The court stated that her motion to kill her abuser was incited by a will to steal from him. However, Brown said that she ended up killing him because she thought he was reaching for a gun to kill her. Still, she was denied parole.

Now the prosecutor who stood behind her incarceration is speaking out, attesting to that idea.

Jeff Burks, Brown’s prosecutor on the 2004 case told FOX17, “I think she did what she wanted to do and unfortunately on this night, what she wanted to do was kill him and take his stuff.”

However, Representative Jeremy Faison doesn’t believe that Brown would’ve gotten life in prison if the crime were committed today.
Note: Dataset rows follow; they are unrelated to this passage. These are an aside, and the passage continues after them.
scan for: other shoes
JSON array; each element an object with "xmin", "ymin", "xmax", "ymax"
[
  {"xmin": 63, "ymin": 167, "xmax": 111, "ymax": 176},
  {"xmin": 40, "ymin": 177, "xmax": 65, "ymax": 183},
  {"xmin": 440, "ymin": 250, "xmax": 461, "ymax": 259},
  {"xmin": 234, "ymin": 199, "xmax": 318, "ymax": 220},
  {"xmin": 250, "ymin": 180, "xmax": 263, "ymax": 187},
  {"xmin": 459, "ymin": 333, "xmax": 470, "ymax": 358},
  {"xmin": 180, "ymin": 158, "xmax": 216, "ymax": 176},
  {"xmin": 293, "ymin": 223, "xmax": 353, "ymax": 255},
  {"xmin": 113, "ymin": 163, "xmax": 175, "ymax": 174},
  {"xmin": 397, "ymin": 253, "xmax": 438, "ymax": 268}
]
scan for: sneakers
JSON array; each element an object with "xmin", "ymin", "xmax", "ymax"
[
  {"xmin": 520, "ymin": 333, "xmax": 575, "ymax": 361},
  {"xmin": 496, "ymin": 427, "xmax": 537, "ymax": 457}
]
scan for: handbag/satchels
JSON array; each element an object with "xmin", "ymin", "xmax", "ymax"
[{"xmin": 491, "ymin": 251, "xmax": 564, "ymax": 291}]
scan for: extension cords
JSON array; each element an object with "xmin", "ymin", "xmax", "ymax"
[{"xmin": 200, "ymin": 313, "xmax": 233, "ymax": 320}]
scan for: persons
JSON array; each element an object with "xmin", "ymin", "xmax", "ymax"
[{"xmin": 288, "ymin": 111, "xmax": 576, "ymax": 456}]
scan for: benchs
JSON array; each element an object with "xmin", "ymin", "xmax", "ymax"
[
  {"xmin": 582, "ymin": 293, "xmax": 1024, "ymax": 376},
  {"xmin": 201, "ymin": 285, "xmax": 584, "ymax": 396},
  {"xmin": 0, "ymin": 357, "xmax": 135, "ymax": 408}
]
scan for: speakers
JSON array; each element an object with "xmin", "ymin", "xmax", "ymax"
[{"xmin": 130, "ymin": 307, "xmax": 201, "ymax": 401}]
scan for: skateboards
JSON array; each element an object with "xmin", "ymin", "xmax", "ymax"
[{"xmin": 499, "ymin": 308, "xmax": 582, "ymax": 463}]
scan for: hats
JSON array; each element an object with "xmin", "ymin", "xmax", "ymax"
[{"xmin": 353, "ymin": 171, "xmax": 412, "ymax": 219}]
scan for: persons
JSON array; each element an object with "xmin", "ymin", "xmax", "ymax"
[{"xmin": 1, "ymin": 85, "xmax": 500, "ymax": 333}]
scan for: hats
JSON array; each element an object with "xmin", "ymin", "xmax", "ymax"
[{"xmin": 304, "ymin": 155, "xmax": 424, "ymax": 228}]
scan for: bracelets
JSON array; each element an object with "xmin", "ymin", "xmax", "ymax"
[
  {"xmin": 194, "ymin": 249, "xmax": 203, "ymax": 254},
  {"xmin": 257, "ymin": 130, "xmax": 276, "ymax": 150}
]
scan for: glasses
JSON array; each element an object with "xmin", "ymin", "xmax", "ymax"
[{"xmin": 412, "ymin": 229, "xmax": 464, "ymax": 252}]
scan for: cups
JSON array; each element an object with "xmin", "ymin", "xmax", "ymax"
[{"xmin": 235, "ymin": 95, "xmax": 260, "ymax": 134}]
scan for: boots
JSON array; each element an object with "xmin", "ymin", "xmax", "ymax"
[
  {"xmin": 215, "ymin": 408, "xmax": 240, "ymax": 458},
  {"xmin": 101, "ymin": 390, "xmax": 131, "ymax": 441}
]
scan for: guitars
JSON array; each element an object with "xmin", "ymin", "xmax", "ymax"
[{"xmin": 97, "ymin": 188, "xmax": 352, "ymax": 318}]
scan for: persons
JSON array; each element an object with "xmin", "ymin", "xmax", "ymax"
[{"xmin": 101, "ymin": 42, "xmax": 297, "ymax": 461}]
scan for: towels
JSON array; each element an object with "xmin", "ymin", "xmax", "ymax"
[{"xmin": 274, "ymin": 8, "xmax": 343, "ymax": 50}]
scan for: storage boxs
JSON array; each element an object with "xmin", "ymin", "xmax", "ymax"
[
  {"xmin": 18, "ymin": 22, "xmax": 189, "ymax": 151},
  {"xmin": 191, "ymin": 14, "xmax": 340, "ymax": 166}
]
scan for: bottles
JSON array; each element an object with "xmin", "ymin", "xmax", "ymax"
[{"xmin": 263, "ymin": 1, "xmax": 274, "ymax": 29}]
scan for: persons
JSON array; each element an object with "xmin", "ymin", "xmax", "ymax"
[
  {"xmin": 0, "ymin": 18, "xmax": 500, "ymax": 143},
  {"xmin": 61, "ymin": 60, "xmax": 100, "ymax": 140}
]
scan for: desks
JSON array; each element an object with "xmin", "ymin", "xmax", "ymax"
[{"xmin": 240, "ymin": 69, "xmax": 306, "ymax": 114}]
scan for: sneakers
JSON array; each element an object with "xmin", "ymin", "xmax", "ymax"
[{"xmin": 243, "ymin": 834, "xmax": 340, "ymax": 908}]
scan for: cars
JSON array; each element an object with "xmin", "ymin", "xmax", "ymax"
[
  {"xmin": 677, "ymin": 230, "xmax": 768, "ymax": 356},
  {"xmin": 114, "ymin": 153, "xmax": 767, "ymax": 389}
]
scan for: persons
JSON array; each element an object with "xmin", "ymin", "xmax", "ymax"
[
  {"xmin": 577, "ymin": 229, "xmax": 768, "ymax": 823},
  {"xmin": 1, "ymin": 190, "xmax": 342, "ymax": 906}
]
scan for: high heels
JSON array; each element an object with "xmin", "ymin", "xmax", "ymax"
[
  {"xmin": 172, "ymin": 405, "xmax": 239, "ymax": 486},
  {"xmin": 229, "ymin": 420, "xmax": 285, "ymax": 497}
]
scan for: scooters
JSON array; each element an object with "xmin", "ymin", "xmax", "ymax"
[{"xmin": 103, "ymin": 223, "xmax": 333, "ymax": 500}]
“Her 20 something boyfriend turned her for tricks to get drugs, pushed her out and said basically she’s going to be homeless if she doesn’t bring home some money,” he told Fox17. “She’s high. All kinds of travesty things in her life and a 40 something-year-old man picks her up and takes her home, makes her spend the night with him. She gets scared… ends up taking his life and she got life in prison. Something is wrong with that.”

When asked how he might respond to the case now, Burks chose not to be involved, even hypothetically.

“I don’t live in the state anymore, so I don’t really have an issue to weigh in there. I’m vocal about what the facts of the case were, not necessarily what the punishment should be. I think it’s a very good question what sentence a person this young should serve, there are reasonable arguments on either side of that,” he said.

Earlier this year, Brown’s appeal was denied by the state. The 29-year-old still has a surplus of support from private and public figures alike.